Neither is the CCHCS's gabapentin policy unconstitutional as it does not command the prison doctors to deny gabapentin to all inmates, regardless of their medical needs. It is true "that . . . [a] blanket, categorical denial of medically indicated . . . [treatment] solely on the basis of an administrative policy . . . is the paradigm of deliberate indifference." Colwell v. Bannister, 763 F.3d 1060, 1063 (9th Cir. 2014). However, in this case, the CCHCS's gabapentin policy did not deny inmates access to the drug regardless of medical need. Instead, it "urge[d] health care providers to limit prescribing gabapentin to its FDA-approved indications as clinically appropriate." Thus, doctors still had the discretion to prescribe gabapentin in the circumstances where, in their opinion, it was needed. The defendants decision that gabapentin was not required in O'Brien's case in light of suspected drug diversion and his specific health issues does not mean that the CCHCS instituted a "blanket," unconstitutional policy.
II
O'Brien argues that, in response to his lawsuit threats, the defendants took retaliatory actions, thereby infringing his First Amendment rights. First, he claims that the doctors made notations in his file about his prior drug use and about his manipulative behavior designed to obtain opioids. Second, O'Brien argues that the doctors deprived him of gabapentin and reduced his morphine dose.
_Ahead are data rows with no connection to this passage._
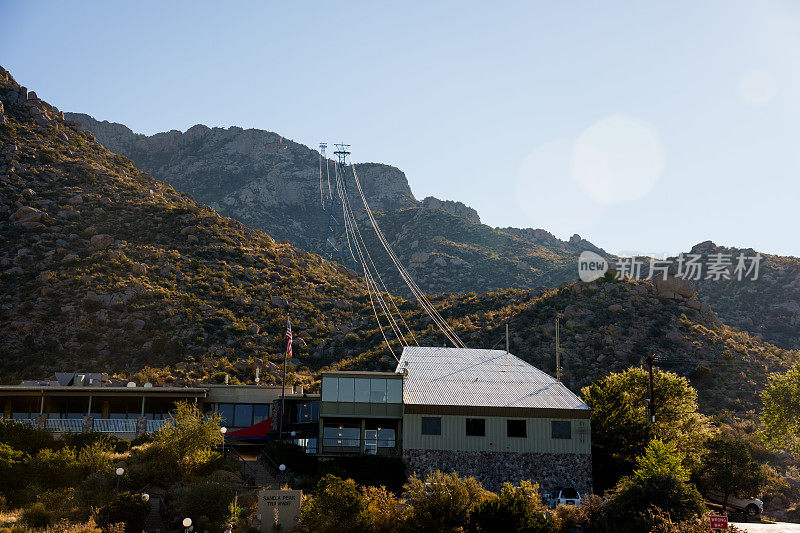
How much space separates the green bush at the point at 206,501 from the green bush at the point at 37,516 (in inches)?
208

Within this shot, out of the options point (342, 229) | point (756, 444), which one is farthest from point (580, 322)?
point (342, 229)

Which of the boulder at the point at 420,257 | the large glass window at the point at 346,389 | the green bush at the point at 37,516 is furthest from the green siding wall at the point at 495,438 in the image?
the boulder at the point at 420,257

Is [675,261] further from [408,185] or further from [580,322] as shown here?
[408,185]

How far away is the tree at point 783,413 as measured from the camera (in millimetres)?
45969

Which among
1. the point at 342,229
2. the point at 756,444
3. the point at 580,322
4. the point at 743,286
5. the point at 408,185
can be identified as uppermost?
the point at 408,185

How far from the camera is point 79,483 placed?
101 ft

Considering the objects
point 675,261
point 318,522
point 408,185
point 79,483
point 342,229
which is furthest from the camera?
point 408,185

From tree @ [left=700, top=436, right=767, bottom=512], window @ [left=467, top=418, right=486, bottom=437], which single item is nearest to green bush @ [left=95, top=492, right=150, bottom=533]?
window @ [left=467, top=418, right=486, bottom=437]

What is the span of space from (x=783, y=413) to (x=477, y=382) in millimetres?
23037

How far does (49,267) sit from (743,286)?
9846 cm

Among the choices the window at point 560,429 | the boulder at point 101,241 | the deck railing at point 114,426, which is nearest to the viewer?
the window at point 560,429

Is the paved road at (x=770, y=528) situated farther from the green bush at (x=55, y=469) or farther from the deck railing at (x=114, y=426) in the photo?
the deck railing at (x=114, y=426)

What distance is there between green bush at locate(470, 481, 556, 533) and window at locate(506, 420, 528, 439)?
11.3 m

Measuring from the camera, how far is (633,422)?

"[A] viable claim of First Amendment retaliation entails five basic elements: (1) An assertion that a state actor took some adverse action against an inmate (2) because of (3) that prisoner's protected conduct, and that such action (4) chilled the inmate's exercise of his First Amendment rights, and (5) the action did not reasonably advance a legitimate correctional goal." Rhodes v. Robinson, 408 F.3d 559, 567-68 (9th Cir. 2005) (footnote omitted). Specific to the first prong, the adverse action must be substantial enough as to "chill or silence a person of ordinary firmness from future First Amendment activities." Brodheim v. Cry, 584 F.3d 1262, 1271 (9th Cir. 2009).
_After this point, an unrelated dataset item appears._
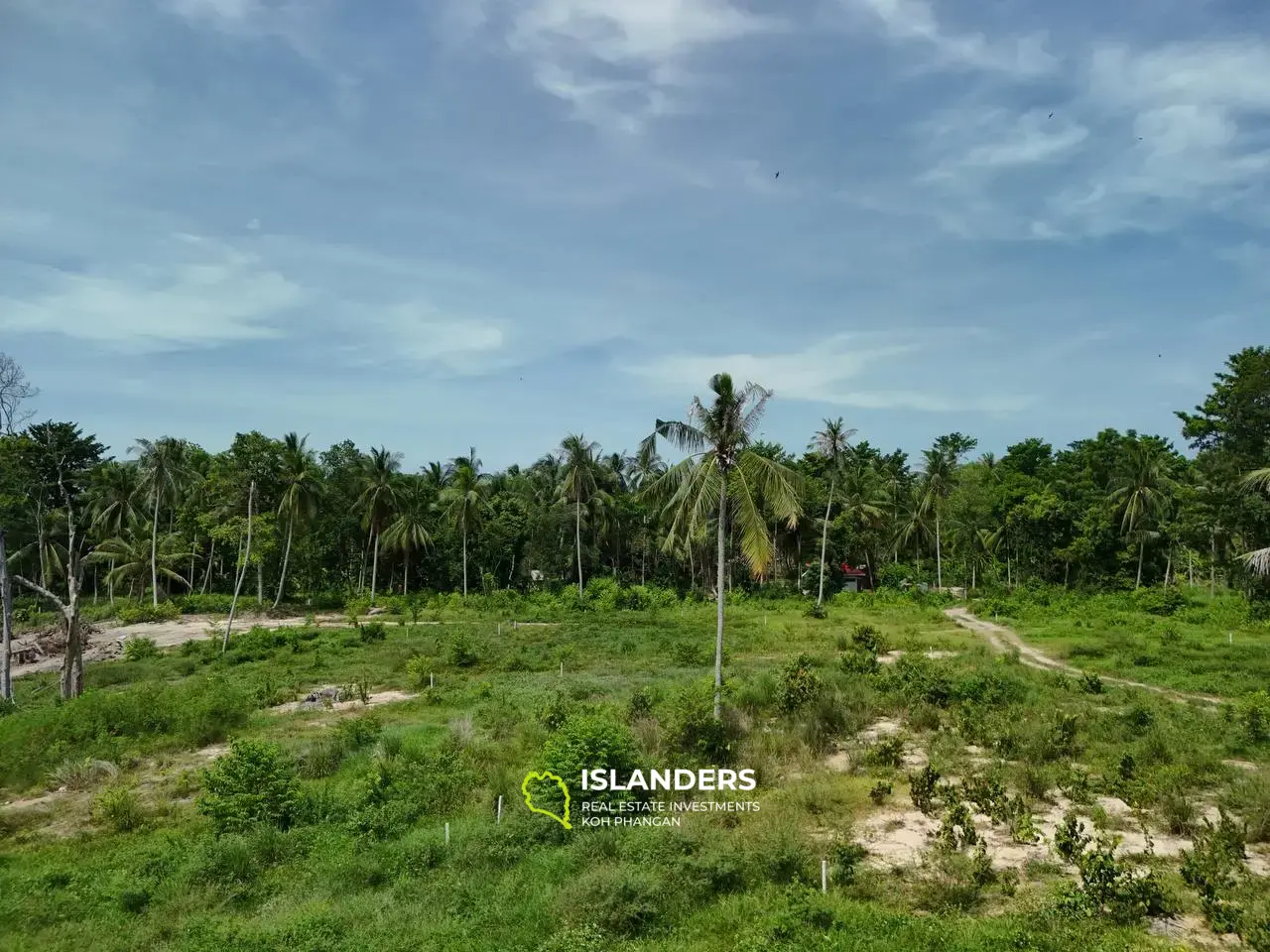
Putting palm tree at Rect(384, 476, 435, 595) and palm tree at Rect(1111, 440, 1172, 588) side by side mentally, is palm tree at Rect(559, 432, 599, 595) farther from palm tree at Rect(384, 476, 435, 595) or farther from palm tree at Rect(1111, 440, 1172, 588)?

O'Brien's first retaliation theory fails because defendants' actions did not constitute an adverse action. Even before the defendants noted O'Brien's history in his file, it contained numerous references to his drug abuses. Further, O'Brien fails to carry his burden to present evidence showing that the notation about his manipulations of his blood pressure would "chill or silence a person of ordinary firmness from future First Amendment activities." Id.
O'Brien's second retaliation theory fares no better because he does not present evidence showing that tapering off his gabapentin and morphine did not serve the "legitimate correctional goal" of minimizing opioid dependence and preventing him from diverting drugs to other inmates, thereby putting their lives at risk. Rhodes, 408 F.3d at 567. The goal of limiting the use of gabapentin and other opioids was well documented in the CCHCS guidelines and memorandum and Dr. Barenchi's communication to Dr. Saha. Further, O'Brien tested negative for morphine in a drug test conducted on April 30, 2019. Since O'Brien was prescribed to take morphine twice a day, his negative drug test result confirms that he was not taking the medicine as prescribed, and was thus likely diverting morphine to other inmates, putting their lives in danger.
O'Brien's motion for oral argument, Docket No. 5, is DENIED.
AFFIRMED.
[*] This disposition is not appropriate for publication and is not precedent except as provided by Ninth Circuit Rule 36-3.
[**] The panel unanimously concludes this case is suitable for decision without oral argument. See Fed. R. App. P. 34(a)(2).